Bitterman, director of the Information Design and dissemination Program in the School's Center for Inclusive Design and Environmental Access, and co-editor of Diversity in Design, explains that this project will not end up like that, because it is designed to promote slow, incremental change grounded in a deep understanding of the community and will not be imposed from without.

"The proposals developed out of the students' in-depth research into the neighborhood's history, economic and demographic trends and transport of goods and services. They worked with active guidance from an advisory board of community members, business owners, city officials, lawmakers and representatives of the neighborhood's non-profit agencies who will help move the plan forward.

"We did not concentrate on the market or the market building, per se, because even if the market itself was vastly improved, if there is no change in the dynamics of the neighborhood, it will not succeed," he explains. "Rather than take the approach that other planning entities and other studios have taken, we are investigating the entire community and neighborhood dynamic and how these can be tied in with the growing popularity of 'shopping as entertainment,' to offer sustainable -- and fundable -- programs of change like those that helped even deeply distressed communities thrive again."

Bitterman points to the interest has been expressed by Rep. Louise Slaughter and Sen. Hillary Clinton in bringing in federal funds to assist in the rehabilitation because other "market projects" in similar neighborhoods in Cincinnati, Pittsburgh, Cleveland, Rochester and Boston have had an enormous impact on development in their surrounding communities.

"In Cincinnati, for instance," he says, "there was a city- and federally supported historic restoration of the Findlay Market, a beloved institution located in one of the worst, most decayed areas of that city -- an area much, much worse than the Broadway-Fillmore district. Nevertheless, as a result of careful planning, the surrounding neighborhood has become a thriving area of Cincinnati and a big tourist attraction." For more information, go to http://www.findlaymarket.org/.

"In fact," Bitterman says, "Loft apartments a block away from the Findlay Market now sell for $300,000."

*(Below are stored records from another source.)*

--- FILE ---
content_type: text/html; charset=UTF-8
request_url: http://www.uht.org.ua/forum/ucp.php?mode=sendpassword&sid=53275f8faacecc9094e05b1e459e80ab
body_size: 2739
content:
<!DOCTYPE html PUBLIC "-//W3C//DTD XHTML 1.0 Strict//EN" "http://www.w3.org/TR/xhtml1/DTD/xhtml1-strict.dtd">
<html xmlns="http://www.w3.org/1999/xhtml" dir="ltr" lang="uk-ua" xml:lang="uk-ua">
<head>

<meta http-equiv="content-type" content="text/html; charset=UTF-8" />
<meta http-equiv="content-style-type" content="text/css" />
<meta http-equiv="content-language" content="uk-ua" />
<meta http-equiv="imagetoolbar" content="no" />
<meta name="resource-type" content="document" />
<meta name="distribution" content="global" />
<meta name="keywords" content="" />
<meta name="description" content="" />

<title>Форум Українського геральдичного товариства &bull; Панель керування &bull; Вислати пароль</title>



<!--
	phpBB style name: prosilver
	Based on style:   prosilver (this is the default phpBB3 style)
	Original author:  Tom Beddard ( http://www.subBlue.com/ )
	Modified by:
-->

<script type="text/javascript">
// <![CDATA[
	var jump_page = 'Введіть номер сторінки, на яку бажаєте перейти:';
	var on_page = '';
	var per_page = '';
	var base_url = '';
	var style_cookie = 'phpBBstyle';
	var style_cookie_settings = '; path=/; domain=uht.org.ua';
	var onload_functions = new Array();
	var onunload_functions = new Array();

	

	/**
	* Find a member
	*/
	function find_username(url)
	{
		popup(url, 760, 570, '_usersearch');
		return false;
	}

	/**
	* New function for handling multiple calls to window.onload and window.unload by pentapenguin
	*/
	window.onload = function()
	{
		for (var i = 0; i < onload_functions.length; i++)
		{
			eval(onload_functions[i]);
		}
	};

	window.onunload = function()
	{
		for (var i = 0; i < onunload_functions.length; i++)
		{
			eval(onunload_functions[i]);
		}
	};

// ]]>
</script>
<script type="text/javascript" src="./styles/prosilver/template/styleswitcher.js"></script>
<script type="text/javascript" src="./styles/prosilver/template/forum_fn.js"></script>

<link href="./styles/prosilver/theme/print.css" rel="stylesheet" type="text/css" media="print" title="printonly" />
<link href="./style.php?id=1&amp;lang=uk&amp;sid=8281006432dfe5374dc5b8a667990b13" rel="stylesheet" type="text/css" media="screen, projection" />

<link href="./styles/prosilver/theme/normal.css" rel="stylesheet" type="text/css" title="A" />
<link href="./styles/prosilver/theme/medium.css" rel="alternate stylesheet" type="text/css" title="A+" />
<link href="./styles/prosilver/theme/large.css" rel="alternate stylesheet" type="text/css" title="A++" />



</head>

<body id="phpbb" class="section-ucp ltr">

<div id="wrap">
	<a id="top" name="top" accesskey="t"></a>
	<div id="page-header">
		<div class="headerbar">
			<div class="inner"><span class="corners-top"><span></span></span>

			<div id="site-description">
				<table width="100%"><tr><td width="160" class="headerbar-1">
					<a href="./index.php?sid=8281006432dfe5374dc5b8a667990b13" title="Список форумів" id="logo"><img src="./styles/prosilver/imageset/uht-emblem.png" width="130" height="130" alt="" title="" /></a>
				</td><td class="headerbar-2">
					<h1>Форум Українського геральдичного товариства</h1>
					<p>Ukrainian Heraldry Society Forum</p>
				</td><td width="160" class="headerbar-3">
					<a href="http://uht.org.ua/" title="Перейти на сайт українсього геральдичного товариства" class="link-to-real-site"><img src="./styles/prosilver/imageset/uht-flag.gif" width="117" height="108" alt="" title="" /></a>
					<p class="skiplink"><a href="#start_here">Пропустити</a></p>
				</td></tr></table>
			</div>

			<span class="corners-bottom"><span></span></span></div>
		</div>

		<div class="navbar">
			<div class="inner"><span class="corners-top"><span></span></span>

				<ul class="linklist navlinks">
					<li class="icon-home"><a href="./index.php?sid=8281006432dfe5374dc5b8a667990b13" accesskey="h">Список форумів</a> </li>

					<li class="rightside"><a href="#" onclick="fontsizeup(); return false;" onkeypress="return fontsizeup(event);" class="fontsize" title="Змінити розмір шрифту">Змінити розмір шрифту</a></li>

"Our presentation on the Dec. 8 will discuss the results of investigations by academic architects about how trends in American shopping have changed dramatically even over the past decade," Bitterman says, "and how the Broadway-Fillmore area can benefit from that.

"Today, people are interested in a kind of 'commercial theater,'" he says. "They want their shopping experiences to be unique and enjoyable. Buffalo has the market and federal interest in its development and beyond that, some unique architecture that could be tourist attractions."

He cites not only a series of magnificent neighborhood churches like the highly decorative Corpus Christi R.C. Church on Clark Street http://www.pbase.com/ kjosker/image/21919275, built by Polish immigrants and the splendid art deco Central Terminal (now declined and abandoned), but vernacular structures like the one-story, two-family "shotgun" houses built with help from the Catholic Church to house Polish workers, that now are home to many new Asian immigrants.

The students will offer five major recommendations for the neighborhood and detailed phased plans with which to implement them.

"The proof of the pudding," says Bitterman, "will be in the way gradual, community-involved, grassroots change can harness the rich ethnic and cultural identity and heritage of the Broadway-Fillmore area, and help it thrive in the 21st century."